EXERCISE DETAILS: Give the lines of the data from the line containing "At what distance" through the end of the data as a JSON list of strings, one string per line, leaving out blank lines.

┄┄┄┄┄┄┄┄┄┄┄┄┄┄┄┄┄┄┄┄

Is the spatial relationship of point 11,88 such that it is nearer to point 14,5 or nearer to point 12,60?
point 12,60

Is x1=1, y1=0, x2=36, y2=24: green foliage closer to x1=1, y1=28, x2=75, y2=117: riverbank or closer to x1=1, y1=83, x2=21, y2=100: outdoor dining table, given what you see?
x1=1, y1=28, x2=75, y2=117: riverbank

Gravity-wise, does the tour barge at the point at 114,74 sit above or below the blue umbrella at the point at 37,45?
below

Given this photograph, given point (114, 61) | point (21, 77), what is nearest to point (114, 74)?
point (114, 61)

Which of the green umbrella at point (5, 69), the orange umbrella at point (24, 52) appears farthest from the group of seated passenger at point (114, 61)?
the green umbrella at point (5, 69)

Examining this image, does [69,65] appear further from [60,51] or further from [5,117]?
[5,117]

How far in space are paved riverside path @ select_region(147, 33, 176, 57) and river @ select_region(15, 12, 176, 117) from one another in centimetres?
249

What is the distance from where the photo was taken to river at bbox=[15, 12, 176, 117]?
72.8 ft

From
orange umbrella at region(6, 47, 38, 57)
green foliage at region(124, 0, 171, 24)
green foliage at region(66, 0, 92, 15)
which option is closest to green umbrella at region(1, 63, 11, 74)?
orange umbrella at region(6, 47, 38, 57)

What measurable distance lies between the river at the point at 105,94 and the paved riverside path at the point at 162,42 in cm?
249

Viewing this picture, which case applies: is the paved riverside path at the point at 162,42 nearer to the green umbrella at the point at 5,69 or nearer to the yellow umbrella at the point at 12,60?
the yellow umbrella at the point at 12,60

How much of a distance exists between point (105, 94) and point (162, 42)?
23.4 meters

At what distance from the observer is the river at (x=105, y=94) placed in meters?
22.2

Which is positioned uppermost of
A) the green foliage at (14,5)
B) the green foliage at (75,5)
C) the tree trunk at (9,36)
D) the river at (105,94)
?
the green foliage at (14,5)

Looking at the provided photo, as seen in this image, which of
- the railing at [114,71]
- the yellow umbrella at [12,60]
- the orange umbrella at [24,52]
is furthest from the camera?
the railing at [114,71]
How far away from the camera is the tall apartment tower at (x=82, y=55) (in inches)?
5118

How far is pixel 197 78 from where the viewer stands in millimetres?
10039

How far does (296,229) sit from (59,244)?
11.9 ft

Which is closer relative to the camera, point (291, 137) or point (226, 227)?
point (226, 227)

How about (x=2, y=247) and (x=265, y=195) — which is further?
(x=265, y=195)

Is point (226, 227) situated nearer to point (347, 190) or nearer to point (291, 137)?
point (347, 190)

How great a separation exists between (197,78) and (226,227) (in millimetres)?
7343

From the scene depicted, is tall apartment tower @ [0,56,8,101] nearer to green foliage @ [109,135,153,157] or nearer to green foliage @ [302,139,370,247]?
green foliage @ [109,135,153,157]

┄┄┄┄┄┄┄┄┄┄┄┄┄┄┄┄┄┄┄┄

WRITTEN REPLY:
[
  "At what distance from the observer is the river at (x=105, y=94) placed in meters?",
  "22.2",
  "Which is positioned uppermost of",
  "A) the green foliage at (14,5)",
  "B) the green foliage at (75,5)",
  "C) the tree trunk at (9,36)",
  "D) the river at (105,94)",
  "?",
  "the green foliage at (14,5)",
  "Looking at the provided photo, as seen in this image, which of",
  "- the railing at [114,71]",
  "- the yellow umbrella at [12,60]",
  "- the orange umbrella at [24,52]",
  "is furthest from the camera?",
  "the railing at [114,71]",
  "How far away from the camera is the tall apartment tower at (x=82, y=55) (in inches)?",
  "5118",
  "How far is pixel 197 78 from where the viewer stands in millimetres?",
  "10039",
  "How far does (296,229) sit from (59,244)?",
  "11.9 ft",
  "Which is closer relative to the camera, point (291, 137) or point (226, 227)?",
  "point (226, 227)",
  "How about (x=2, y=247) and (x=265, y=195) — which is further?",
  "(x=265, y=195)",
  "Is point (226, 227) situated nearer to point (347, 190) or nearer to point (291, 137)?",
  "point (347, 190)",
  "How great a separation exists between (197,78) and (226,227) (in millimetres)?",
  "7343",
  "From the scene depicted, is tall apartment tower @ [0,56,8,101] nearer to green foliage @ [109,135,153,157] or nearer to green foliage @ [302,139,370,247]?",
  "green foliage @ [109,135,153,157]"
]